The SSR primer pair according to the present invention can effectively detect the DNA polymorphism of chrysanthemum and can be usefully used to prepare a DNA profile of chrysanthemum. In addition, by efficiently evaluating the genetic resources of chrysanthemum, it is possible to effectively perform redundancy analysis and establishment of novelty with existing resources when introducing a new genetic resource.

Fig. 1 is information on 92 cultivated chrysanthemums and 3 wild chrysanthemums used in Experimental Example.
Figure 2 shows the results for seven SSR markers (KNUCRY1 to KNUCRY7) selected for 8 Bulk.
Figure 3 shows the results for seven SSR markers (KNUCRY7 to KNUCRY14) selected for 8 Bulk.
FIG. 4 shows the results of the group number determination in the group structure analysis.
Figure 5 is a phylogram of the 95 chrysanthemum resources of Figure 1.
FIG. 6 shows the result of 88 kinds of cultivated Chrysanthemum varieties classified using a minimum number of SSR primer pairs.

The present invention provides a pair of SSR primers having two nucleic acid sequences selected from the group consisting of SEQ ID NOS: 1-24.

Wherein the SSR primer pair comprises a pair of primers represented by SEQ ID NOS: 1 and 2; A pair of primers represented by SEQ ID NOS: 3 and 4; A pair of primers represented by SEQ ID NOS: 5 and 6; A pair of primers represented by SEQ ID NOS: 7 and 8; A pair of primers represented by SEQ ID NOS: 9 and 10; A pair of primers represented by SEQ ID NOs: 11 and 12; A pair of primers represented by SEQ ID NOS: 13 and 14; A pair of primers represented by SEQ ID NOS: 15 and 16; A pair of primers represented by SEQ ID NOs: 17 and 18; A pair of primers represented by SEQ ID NOs: 19 and 20; A pair of primers represented by SEQ ID NOS: 21 and 22; A primer pair represented by SEQ ID NOS: 23 and 24, and the like.
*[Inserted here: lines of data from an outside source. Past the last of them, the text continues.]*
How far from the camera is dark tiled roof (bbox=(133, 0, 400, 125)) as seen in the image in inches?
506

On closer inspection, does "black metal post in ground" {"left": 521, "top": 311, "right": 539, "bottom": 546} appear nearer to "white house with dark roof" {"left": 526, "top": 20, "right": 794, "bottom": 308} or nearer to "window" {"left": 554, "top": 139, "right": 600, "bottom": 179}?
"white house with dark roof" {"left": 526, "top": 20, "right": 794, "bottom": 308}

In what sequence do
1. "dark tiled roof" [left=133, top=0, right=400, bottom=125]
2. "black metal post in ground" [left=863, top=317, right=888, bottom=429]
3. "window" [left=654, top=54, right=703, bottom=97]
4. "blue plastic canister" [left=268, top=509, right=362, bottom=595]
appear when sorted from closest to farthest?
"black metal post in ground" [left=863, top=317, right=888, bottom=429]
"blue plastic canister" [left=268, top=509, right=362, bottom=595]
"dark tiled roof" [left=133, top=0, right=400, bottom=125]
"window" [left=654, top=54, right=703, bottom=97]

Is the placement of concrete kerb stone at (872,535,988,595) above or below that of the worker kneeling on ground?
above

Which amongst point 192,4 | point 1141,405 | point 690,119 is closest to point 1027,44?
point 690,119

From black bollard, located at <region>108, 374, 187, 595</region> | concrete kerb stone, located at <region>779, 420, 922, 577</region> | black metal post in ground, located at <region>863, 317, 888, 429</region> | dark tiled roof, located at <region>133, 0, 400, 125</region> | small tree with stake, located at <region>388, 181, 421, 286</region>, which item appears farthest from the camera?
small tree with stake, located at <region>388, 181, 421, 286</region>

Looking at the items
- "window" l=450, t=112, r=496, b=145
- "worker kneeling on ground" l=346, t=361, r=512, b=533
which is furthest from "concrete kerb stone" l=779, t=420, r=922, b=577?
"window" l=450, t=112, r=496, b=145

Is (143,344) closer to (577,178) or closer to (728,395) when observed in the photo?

The SSR primer pair may be derived from chrysanthemum. The chrysanthemum is also called chrysanthemum. Chrysanthemums are widely grown for ornamental purposes, and there are many horticultural varieties. It is 1m high and its bottom is lignified. Leaves are staggered and split into quartz. The flowers bloom at the end of the stem with a double-headed flower. Flowers are yellow, white, red, purple, etc., depending on the variety, size and shape varies according to the variety. Depending on the diameter of the flower, it is called as the big wheel of 18cm or more, the one of 9cm or more of the middle wheel, and the smaller one of it is called the small wheel.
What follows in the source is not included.